The ChallengeThe cost of mineral nutrients such as phosphorous and nitrogen is rising, as a result of the finite supply of easily accessible phosphorous, higher energy costs, and a growing world population. This is resulting in a bigger demand for the recovery of these nutrients. Huge quantities of these nutrients are commonly found in wastewater treatment sludge, digestate, manure, and similar products. Recovering nutrients from these sources is an efficient way of closing the material cycle, and could potentially allow for these substances to be used indefinitely, at the same time as producing less waste. However, this process is subject to technical, organisational and legal uncertainties.
The SolutionRoyal HaskoningDHV led a consortium of key industry players to form a new consortium called the ‘Nutrient Clearing House’. The consortium will work together to recover nutrients from sludge, manure, digestate and the like in Flanders and has a market-driven focus in doing so.
The Nutrient Clearing House uses large-scale hub-based infrastructure, and has a central plant for the production these nutrients, which are environmentally positive and are stripped of any connotation with the products that they were sourced from.

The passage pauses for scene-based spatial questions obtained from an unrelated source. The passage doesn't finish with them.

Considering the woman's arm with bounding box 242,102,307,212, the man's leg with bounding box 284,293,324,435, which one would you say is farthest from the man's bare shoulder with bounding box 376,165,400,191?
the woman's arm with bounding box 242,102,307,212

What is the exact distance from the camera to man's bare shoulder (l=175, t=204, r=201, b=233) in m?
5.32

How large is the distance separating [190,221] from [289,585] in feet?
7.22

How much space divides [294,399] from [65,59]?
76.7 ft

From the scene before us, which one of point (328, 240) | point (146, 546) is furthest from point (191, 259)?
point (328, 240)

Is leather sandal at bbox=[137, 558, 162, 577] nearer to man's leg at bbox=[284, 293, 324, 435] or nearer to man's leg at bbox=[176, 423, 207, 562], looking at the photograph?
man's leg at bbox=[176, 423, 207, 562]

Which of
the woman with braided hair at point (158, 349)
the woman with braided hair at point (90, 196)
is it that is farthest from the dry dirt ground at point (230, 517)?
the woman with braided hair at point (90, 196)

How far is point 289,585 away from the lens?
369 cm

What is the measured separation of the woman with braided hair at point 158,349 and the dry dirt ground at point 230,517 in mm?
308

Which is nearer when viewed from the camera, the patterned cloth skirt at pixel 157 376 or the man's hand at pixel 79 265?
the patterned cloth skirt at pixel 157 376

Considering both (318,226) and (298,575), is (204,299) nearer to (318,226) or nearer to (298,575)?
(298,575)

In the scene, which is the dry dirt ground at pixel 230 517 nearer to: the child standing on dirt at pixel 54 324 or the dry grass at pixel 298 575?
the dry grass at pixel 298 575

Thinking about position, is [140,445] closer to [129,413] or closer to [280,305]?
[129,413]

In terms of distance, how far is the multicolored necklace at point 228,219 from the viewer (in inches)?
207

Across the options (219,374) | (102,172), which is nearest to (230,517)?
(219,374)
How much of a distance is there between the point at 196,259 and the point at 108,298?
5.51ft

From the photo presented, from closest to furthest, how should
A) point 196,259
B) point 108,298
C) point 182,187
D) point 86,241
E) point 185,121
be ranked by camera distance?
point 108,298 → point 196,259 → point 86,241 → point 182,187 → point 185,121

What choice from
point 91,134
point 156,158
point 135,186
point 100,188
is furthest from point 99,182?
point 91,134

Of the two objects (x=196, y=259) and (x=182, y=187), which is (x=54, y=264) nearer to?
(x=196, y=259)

As part of the consortium, we’ve implemented innovative approaches throughout this project, including:
- Taking a demand-led perspective on the market. Starting from the current market and emphasizing its questions and demands, we have focused on a limited number of end products with a guaranteed demand on the market. This has demonstrated the economic incentive of the project, as we have been able to demonstrate demand against the finite resources available.
- Focusing on the end-user, and adapting our approach to achieve what they need, in terms of logistics and specification. We’ve done this by combining technologies and stakeholders – working together to achieve an efficient result.
- Scaling up the technologies in order to meet demand, produce the nutrients in greater volumes, and increase profit margins. Currently, the industry is only operating on a small-scale basis, which is costly and inefficient.
The OutcomeWe have produced a viable business plan, which will allow the consortium to take the next steps towards the implementation of a Nutrient Clearing House in Flanders. Royal HaskoningDHV is responsible for facilitating and moderating the consortium in the next implementation phases.
The first phase will be the development and implementation of a pilot plant, and the final step will be the construction and operation of a large full-scale Nutrient Clearing House, which will produce environmentally-positive products with strong market value.
The economic and social benefits of this new approach include reduced costs for the suppliers of the waste streams (e.g. farmers), leading onto economic benefits for the involved nutrient processing partners, as well as providing overall environmental benefits.